Marianne.fr - 26 mars 2013 - David Cayla, Docteur en économie et Maître de conférence à l’Université d’Angers

cyprus_banque.jpg« Ultimatum », « blocus »… On peine à croire que de telles expressions aient pu être utilisées pour commenter l’actualité européenne. C’était la guerre. La guerre économique. Au petit matin du 16 mars, après une nuit de négociations, les autorités européennes avaient convaincu le président chypriote d’imposer une série de mesures de rigueur et une taxation des comptes bancaires pour éviter la faillite du système bancaire de l’île. La population était sensée se soumettre, le Parlement devait entériner. Ainsi va la démocratie en Europe ; la Troïka devient l’instance proconsulaire de tout pays qui demande l’aide européenne. Ainsi va la solidarité en Europe ; on fait payer aux peuples les mesures qui sont sensées éviter la faillite généralisée du système bancaire européen.

Le laxisme financier de l’Union européenne

Car c’est bien là l’ironie de la situation présente. Pendant des années, l’Union n’a cessé d’encenser des « modèles » économique tels que l’Espagne et l’Irlande dans lesquels se sont développées de gigantesques bulles financières et immobilières ; elle a activement favorisé la dérégulation et l’autorégulation des banques sans jamais en mesurer les risques ; elle a accepté que se développe en son sein des paradis fiscaux, des places financières géantes et hors de tout contrôle qui ont prospéré grâce à la souplesse de leur législation et à l’opacité de leur système bancaire. Rivées sur les chiffres des déficits et des dettes publiques, obnubilées par la flexibilisation du marché du travail, les dirigeants européens n’ont été capable ni de prévenir, ni de comprendre la gigantesque bulle financière qui s’est créée depuis l’instauration de la monnaie unique.

Les chiffres sont pourtant éloquents. En décembre 1999, l’endettement total de la zone euro s’élevait à environ deux fois et demi son PIB (258%). En juin 2010, quelques dix ans plus tard, cet endettement atteignait 375 % du PIB.

D’où cette explosion de la dette est-elle venue ? Clairement pas des États, dont l’endettement n’a pratiquement pas augmenté sur cette période. C’est principalement la dette du secteur financier qui explique la hausse de l’endettement de l’économie européenne. Une dette qui a plus que doublé en à peine dix ans, pour représenter près de 100 % du PIB en 2010. Cette dette du système financier, qui s’est accrue indépendamment de l’activité économique est bien évidemment un facteur important d’instabilité et de fragilisation du système bancaire européen.

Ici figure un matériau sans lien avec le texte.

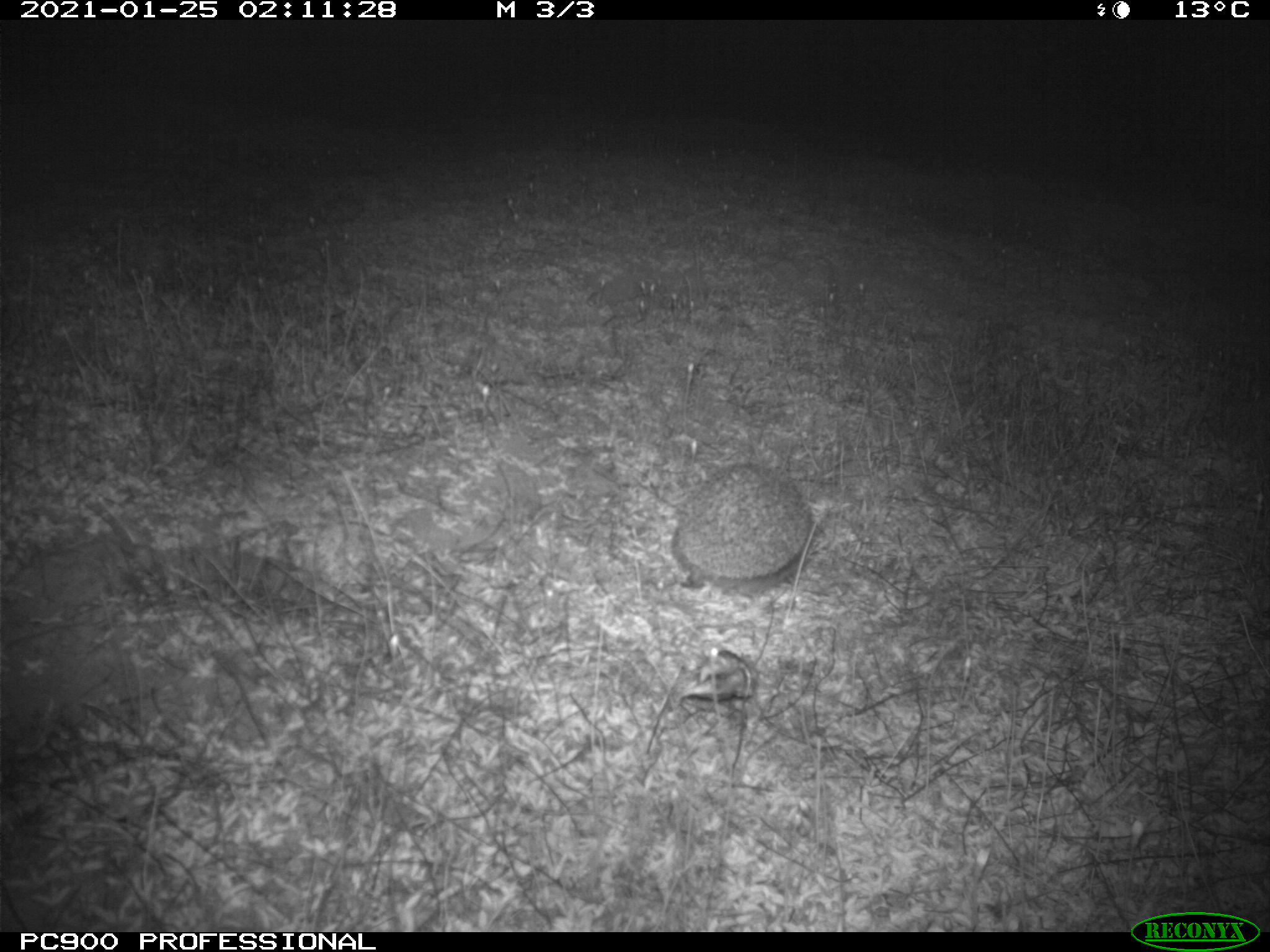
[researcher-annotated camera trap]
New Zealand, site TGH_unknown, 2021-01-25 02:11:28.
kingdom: Animalia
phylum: Chordata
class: Mammalia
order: Eulipotyphla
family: Erinaceidae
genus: Erinaceus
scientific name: Erinaceus europaeus europaeus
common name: european hedgehog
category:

Ce qui était très prévisible a donc fini par arriver : la crise américaine des subprimes et la faillite de Lehman Brother ont été les facteurs déclenchants, l’étincelle qui a mis le feu aux banques. Or, face à cette crise, la réponse européenne a été remarquable de constance. Quoi qu’il arrive, il ne fallait surtout pas faire payer ceux qui avaient accumulés un tel stock de dettes, les banques et les créanciers.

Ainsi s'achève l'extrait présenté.